[START Source material]
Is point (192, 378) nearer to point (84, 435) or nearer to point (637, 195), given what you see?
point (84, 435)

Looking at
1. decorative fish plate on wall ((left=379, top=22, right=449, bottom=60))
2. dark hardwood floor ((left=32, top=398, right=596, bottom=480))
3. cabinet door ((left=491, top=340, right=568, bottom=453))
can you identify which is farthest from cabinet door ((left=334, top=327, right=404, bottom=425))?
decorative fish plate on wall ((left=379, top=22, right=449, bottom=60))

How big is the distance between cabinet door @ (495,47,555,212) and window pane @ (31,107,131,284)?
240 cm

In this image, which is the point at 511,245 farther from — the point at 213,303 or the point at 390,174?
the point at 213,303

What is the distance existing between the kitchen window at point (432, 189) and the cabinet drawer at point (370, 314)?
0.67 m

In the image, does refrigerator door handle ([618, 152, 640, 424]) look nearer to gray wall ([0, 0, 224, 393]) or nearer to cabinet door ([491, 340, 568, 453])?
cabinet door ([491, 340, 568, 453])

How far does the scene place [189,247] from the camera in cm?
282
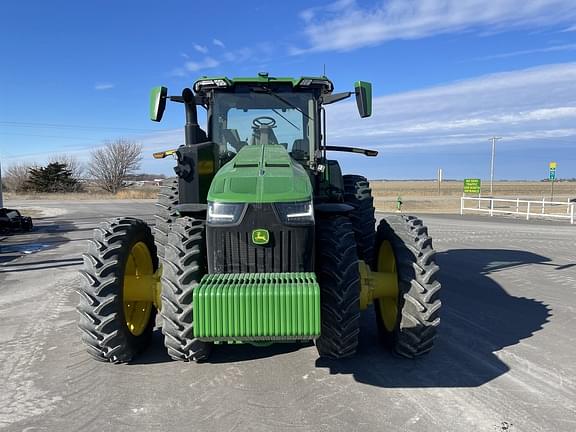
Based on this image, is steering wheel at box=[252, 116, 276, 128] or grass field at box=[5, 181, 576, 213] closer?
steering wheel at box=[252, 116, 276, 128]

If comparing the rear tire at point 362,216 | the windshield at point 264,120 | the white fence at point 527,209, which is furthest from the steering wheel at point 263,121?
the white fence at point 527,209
[END Source material]
- Short task: Render the listing above as a two-column CSV with the headers "input" and "output", covering only the part from the line containing "In the image, does" through the end of the listing. Each entry gets one row, with its text and its answer each in a single quoted field, line breaks replaced by spaces, and pictures omitted.

- Finished task:
input,output
"In the image, does refrigerator door handle ([618, 152, 640, 424]) look nearer to gray wall ([0, 0, 224, 393]) or nearer to cabinet door ([491, 340, 568, 453])?","cabinet door ([491, 340, 568, 453])"
"How far does the scene place [189,247] from the camera in cm?","282"
"Based on this image, is steering wheel at box=[252, 116, 276, 128] or grass field at box=[5, 181, 576, 213] closer?","steering wheel at box=[252, 116, 276, 128]"
"If comparing the rear tire at point 362,216 | the windshield at point 264,120 | the white fence at point 527,209, which is furthest from the steering wheel at point 263,121?","the white fence at point 527,209"